Motion is relative. Something
must be defined as "stationary"--whether it is the sun, the surface of the earth, the deck of a cruise ship, or your seat in an airplane. Yes, you can be "motionless" while sleeping on an airplane (from your frame of reference), and at the same time be going very fast from the perspective of someone on the ground. Do you walk forward as you head to the tail of the plane--or is it an illusion, and you are "actually" moving backwards at 600 mph? Neither is more or less "real" than the other. Nor is it incorrect to say that you're "actually" going "east," as the earth rotates, from the perspective of someone on the moon. Or that you're really going some millions of miles a minute around the sun....
They're all correct. They're all "real." And yet, motions and acclerations and forces appear very different from each of these perspectives.
Again, the only frame of reference that really matters to me when I'm making a skiing turn is my own. Interestingly, from my own perspective, I'm not moving at all. Not turning, not accelerating, not going from "here to there." Barring a true out-of-body experience, from my frame of reference, I am always "here." (Just ask me--any time! How about right now...yep, I'm here
.) It's only from your
perspective that I can possibly be anywhere called "there."

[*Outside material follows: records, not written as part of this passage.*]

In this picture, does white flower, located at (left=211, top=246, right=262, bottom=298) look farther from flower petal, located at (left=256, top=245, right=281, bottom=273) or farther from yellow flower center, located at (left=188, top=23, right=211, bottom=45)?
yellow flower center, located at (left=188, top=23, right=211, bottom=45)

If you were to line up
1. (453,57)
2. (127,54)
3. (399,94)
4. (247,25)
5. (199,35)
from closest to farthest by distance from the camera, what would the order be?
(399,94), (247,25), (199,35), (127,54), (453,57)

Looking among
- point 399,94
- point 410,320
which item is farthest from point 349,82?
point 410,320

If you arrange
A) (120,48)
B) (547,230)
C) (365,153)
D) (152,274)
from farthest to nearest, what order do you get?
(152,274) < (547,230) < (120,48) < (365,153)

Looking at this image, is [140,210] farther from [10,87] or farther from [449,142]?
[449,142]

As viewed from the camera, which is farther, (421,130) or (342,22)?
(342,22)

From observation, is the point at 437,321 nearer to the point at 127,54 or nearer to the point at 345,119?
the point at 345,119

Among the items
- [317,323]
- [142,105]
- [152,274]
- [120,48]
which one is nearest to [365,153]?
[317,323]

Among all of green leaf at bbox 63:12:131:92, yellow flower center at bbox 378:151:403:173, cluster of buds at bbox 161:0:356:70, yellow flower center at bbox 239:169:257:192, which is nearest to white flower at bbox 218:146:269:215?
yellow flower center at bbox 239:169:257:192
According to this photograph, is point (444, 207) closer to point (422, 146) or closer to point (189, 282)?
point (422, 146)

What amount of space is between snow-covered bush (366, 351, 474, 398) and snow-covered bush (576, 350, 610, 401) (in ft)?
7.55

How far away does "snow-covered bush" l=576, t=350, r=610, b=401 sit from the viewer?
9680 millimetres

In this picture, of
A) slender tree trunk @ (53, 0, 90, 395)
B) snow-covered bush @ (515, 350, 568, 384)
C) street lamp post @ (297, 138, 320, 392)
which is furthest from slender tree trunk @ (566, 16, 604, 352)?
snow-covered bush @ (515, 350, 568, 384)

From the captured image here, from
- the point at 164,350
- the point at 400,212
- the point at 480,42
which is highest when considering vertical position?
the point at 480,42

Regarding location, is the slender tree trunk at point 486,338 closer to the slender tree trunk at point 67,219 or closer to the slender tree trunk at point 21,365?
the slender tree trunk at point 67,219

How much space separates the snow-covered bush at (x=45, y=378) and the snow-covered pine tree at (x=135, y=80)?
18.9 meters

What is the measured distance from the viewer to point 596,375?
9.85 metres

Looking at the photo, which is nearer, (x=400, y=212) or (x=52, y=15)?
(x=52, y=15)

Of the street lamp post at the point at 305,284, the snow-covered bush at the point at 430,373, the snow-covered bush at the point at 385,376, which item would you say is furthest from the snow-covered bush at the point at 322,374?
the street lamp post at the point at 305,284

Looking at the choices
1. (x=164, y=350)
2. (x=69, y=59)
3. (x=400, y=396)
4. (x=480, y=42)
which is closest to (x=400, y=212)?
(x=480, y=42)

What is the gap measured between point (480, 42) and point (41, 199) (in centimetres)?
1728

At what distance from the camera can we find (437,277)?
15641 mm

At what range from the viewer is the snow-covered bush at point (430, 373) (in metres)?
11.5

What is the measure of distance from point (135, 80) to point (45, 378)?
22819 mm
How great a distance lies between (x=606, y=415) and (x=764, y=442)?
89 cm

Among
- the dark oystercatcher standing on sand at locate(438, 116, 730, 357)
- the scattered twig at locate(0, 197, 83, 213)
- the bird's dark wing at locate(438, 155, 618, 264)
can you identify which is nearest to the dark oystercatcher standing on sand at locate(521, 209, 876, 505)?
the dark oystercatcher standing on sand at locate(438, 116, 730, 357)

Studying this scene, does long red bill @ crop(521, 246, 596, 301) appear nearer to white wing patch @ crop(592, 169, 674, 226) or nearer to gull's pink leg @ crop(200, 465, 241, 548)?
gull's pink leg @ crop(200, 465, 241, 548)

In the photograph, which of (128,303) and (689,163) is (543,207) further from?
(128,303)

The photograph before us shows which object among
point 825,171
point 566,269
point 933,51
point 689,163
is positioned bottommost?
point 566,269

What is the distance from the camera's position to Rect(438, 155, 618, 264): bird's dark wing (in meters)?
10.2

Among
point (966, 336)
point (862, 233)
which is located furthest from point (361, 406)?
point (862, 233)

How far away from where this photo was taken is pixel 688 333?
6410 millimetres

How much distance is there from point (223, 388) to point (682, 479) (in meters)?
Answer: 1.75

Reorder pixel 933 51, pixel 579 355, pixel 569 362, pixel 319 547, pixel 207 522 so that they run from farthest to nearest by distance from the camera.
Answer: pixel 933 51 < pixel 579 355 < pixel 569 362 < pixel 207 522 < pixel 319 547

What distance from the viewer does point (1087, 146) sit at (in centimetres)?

Why is this important? This frame of reference actually allows me to make sense of the physicist's definition of balance as "equilibrium"--a state in which all forces acting on me add to zero--which they must, of course, since I'm not accelerating, since I am (by definition of my frame of reference) stationary, and always "here." This is the frame of reference from which we--every one of us--experience life. (Yes, the world really does
revolve around me!) This is where balance happens!
Conversely, from a "stationary observer's" frame of reference, I am never in balance--unless I'm standing still, or moving at a constant speed in a straight line. From that perspective, analyzing skiing is all about the unbalanced
motive forces pushing me around the mountain, making me speed up, slow down, and turn. Not unreal, not wrong, but not the self-centered perspective we all know and love!
Some may feel that this "fixed map" perspective is the only "real" perspective, the only one that really makes sense. But from this "stationary observer's" frame of reference, a balanced skier can't turn, and a turning skier is not balanced! That's not the way most skiers talk, is it?
From the frame of reference of the skier--and only from that frame of reference--ski technique is the constant and simple struggle to maintain balance, to keep my equilibrium. I balance the real, measurable
force I feel pulling me toward the outside of the turn (which you may call by whatever name you choose, but it actually has a long and well-established name: it's called centrifugal force) by leaning in against it. (So do you.)
Ahh....what's the point? You either understand this stuff (relativity) and nod, or you don't and it sounds ridiculous. It either makes total sense, or you think I'm nuts to suggest that you could be constantly standing still, while everything else moves about you. (Of course, I maintain that we actually think and speak this way more than most realize. Have you ever felt you were going so fast that the trees "flew by in a blur?" Not so odd, is it?)
It only matters, really, when a misunderstanding goes so far as to make us do things that aren't right--like decide not to lean into a turn because "centrifugal force doesn't exist." If that happens, it really is time to stop thinking about it and to recognize that, understand it or not, from the neck down our bodies know all about it!